Spatial reasoning records
____________________
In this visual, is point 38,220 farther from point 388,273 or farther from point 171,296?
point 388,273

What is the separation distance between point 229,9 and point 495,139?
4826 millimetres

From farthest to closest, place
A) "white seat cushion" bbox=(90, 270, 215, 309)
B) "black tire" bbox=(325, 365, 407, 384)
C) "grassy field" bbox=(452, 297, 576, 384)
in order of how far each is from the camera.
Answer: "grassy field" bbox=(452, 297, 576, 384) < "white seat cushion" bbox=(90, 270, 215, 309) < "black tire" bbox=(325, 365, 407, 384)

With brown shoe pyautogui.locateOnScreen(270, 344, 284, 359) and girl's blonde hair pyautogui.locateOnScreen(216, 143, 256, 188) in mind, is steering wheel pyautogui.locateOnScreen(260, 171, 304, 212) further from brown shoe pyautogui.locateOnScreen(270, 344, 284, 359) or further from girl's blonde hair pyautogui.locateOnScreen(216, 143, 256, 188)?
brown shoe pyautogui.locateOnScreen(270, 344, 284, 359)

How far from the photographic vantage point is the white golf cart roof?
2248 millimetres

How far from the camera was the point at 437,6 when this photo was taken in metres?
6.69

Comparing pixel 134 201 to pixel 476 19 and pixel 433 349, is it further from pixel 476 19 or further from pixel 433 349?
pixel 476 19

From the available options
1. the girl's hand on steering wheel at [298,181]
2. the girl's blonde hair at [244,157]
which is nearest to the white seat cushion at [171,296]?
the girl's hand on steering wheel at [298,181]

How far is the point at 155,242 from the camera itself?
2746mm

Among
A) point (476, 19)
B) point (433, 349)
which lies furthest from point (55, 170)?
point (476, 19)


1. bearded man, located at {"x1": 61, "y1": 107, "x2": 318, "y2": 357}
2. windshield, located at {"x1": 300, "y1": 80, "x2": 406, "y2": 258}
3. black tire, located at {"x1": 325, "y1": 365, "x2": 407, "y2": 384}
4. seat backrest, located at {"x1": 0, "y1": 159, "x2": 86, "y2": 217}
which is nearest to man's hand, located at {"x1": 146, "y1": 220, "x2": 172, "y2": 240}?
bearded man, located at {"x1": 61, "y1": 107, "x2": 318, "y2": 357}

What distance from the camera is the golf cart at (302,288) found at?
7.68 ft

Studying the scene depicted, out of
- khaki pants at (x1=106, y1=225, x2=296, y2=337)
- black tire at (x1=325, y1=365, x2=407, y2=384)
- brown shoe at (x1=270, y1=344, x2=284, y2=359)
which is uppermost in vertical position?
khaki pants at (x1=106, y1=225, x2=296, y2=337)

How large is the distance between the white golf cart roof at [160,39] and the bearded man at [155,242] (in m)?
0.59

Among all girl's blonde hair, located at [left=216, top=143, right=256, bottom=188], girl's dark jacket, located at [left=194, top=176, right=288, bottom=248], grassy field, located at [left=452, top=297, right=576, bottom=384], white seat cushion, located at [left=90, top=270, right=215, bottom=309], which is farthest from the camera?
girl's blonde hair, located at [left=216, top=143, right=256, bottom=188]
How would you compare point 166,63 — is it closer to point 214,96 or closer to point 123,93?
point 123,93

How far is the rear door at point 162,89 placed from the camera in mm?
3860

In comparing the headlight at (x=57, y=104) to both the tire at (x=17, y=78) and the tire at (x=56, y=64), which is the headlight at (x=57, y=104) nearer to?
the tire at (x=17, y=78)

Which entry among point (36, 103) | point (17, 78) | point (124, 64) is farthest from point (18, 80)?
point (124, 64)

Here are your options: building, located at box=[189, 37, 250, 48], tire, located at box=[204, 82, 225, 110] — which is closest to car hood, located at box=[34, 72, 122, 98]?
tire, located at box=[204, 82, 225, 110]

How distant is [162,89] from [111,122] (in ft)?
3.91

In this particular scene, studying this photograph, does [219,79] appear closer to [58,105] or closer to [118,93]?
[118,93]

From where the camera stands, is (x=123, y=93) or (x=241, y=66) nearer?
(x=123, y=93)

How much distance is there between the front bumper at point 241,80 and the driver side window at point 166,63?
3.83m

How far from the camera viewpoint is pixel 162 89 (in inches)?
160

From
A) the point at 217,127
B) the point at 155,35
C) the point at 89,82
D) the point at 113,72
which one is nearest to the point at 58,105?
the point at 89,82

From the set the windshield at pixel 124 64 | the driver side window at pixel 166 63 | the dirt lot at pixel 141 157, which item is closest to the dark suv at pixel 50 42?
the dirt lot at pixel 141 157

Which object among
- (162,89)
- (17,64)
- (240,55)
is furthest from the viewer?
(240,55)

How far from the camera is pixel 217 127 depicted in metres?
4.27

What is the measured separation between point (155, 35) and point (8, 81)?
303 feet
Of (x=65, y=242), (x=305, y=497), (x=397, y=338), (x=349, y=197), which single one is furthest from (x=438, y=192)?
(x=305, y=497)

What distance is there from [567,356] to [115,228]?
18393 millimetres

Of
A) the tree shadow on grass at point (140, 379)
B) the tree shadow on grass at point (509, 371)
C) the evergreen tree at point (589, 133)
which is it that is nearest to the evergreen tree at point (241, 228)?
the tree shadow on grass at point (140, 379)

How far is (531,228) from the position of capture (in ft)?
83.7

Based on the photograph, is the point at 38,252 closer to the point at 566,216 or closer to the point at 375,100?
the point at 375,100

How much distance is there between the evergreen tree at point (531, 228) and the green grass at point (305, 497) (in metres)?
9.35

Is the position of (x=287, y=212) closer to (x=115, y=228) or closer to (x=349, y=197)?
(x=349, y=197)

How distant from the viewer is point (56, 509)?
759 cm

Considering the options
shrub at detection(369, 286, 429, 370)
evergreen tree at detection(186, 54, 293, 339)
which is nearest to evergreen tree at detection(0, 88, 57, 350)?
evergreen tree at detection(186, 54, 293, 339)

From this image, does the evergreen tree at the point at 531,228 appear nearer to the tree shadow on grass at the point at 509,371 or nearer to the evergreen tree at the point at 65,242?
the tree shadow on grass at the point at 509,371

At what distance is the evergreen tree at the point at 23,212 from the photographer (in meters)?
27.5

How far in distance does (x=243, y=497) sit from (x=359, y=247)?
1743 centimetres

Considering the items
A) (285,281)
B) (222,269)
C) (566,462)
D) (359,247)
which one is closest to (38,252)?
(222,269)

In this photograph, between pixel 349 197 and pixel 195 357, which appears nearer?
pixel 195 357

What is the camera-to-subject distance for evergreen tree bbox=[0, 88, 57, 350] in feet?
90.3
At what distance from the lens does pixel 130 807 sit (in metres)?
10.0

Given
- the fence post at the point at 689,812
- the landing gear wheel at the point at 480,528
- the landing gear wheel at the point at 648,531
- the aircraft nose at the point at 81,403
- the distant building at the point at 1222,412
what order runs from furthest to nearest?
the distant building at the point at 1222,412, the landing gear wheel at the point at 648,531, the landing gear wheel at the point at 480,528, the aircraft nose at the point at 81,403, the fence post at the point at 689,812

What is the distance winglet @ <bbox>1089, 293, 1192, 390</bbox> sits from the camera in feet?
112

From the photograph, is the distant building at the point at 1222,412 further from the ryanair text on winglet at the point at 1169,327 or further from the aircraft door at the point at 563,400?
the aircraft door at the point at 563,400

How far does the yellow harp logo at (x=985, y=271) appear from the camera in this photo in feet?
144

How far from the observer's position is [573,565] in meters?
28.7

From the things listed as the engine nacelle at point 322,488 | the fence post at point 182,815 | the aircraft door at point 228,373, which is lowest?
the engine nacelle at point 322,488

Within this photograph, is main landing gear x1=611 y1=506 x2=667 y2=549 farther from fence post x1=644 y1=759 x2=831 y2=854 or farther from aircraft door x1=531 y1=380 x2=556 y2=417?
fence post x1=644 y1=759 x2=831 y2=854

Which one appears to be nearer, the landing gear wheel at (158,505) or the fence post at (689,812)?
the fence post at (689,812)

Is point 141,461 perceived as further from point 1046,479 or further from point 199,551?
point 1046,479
____________________
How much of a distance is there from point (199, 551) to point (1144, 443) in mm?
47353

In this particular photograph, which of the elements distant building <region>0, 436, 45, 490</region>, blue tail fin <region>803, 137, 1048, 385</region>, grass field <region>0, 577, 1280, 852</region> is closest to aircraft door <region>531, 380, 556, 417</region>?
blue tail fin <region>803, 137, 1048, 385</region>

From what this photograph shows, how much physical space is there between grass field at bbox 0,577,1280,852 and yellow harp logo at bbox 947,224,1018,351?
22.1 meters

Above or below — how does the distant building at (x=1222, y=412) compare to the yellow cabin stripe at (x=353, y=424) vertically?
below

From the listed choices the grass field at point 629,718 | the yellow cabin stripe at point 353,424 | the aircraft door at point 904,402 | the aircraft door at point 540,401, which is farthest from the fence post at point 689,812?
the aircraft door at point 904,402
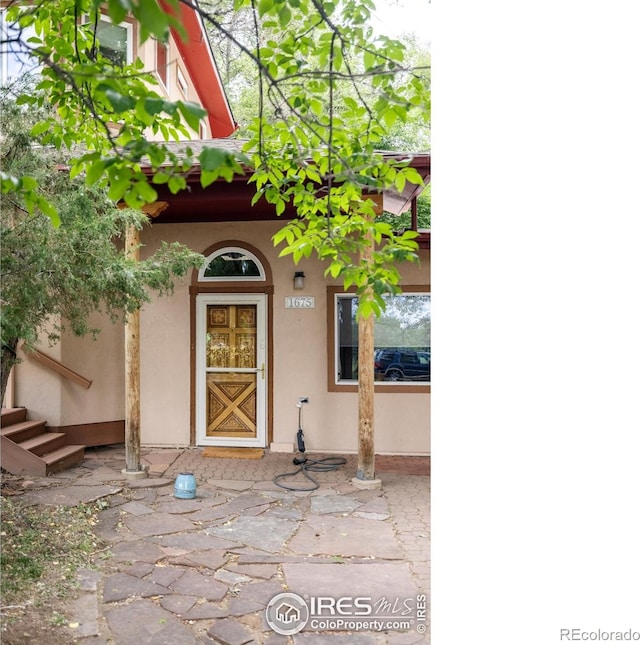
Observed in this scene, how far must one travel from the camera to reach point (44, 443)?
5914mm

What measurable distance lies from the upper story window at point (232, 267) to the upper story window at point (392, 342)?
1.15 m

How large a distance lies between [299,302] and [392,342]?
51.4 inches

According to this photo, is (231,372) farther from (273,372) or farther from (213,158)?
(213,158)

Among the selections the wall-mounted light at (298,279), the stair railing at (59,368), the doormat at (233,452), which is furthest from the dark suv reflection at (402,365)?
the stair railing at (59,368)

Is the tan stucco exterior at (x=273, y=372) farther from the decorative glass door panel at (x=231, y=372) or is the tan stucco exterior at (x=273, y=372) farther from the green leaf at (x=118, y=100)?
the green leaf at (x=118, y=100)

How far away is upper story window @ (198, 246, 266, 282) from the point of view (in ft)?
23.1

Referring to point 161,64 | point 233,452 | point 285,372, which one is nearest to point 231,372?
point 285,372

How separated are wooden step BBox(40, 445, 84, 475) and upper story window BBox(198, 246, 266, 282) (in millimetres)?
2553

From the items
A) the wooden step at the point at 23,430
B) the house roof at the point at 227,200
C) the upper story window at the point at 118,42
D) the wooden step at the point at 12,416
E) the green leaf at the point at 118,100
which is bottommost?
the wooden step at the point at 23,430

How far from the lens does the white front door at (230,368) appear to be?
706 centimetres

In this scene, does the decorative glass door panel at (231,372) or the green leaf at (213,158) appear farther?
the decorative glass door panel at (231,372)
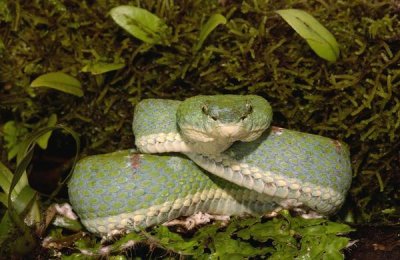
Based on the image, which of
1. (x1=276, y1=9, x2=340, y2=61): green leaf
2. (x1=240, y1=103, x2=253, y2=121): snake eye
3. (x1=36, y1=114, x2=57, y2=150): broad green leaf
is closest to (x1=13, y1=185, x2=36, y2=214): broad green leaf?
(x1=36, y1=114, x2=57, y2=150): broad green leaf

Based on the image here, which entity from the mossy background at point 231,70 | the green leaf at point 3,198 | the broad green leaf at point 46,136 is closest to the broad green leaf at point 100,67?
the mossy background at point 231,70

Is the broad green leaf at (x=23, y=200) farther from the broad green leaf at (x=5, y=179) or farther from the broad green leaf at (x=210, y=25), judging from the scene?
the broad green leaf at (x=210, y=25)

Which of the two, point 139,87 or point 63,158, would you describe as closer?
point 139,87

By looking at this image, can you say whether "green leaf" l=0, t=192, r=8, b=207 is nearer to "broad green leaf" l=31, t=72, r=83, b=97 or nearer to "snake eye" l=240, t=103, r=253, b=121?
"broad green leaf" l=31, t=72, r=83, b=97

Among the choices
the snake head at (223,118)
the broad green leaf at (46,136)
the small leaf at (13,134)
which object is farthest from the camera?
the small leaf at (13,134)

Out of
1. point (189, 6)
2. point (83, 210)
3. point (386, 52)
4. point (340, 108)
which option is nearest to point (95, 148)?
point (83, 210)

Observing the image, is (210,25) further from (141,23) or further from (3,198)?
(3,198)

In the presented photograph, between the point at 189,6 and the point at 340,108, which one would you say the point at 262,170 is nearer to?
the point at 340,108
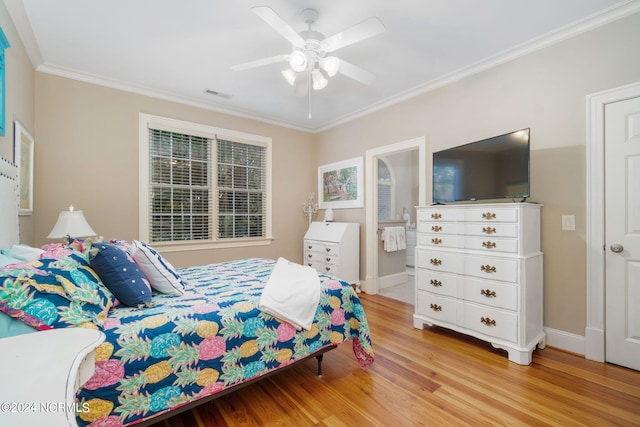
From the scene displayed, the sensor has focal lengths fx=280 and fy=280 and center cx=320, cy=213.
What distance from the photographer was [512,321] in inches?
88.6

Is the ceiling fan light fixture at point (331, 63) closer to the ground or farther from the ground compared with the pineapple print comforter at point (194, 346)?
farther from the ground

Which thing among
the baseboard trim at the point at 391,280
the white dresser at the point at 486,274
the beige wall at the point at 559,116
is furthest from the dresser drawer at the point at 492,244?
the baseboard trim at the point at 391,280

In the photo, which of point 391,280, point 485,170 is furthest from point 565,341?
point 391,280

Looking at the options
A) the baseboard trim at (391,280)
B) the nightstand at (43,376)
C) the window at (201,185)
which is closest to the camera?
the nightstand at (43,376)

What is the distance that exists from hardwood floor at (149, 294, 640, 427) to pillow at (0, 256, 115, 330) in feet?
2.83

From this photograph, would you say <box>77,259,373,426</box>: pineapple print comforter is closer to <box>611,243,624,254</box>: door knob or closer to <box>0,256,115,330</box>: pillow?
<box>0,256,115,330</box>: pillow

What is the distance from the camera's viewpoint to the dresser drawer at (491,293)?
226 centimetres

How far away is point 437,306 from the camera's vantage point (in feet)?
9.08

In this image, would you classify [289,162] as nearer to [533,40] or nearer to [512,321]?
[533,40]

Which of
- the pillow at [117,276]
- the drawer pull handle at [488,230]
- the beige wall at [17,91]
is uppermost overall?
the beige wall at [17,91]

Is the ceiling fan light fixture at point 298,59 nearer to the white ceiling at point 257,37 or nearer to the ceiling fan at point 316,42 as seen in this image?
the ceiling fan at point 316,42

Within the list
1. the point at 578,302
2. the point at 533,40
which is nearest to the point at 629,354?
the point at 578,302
____________________
◆ **DIRECTIONS FOR THIS TASK**: Copy out verbatim the rows that begin with the line containing "In this visual, is" and end with the line containing "576, 384) <", both of those lines included.

◆ **COMPLETED EXERCISE**:
In this visual, is point 38,220 farther from point 388,273 or farther from point 171,296?
point 388,273

What is the separation distance between point 229,9 and point 495,139?
4826 millimetres

From farthest to closest, place
A) "white seat cushion" bbox=(90, 270, 215, 309)
B) "black tire" bbox=(325, 365, 407, 384)
C) "grassy field" bbox=(452, 297, 576, 384)
in order of how far each is from the camera.
Answer: "grassy field" bbox=(452, 297, 576, 384) < "white seat cushion" bbox=(90, 270, 215, 309) < "black tire" bbox=(325, 365, 407, 384)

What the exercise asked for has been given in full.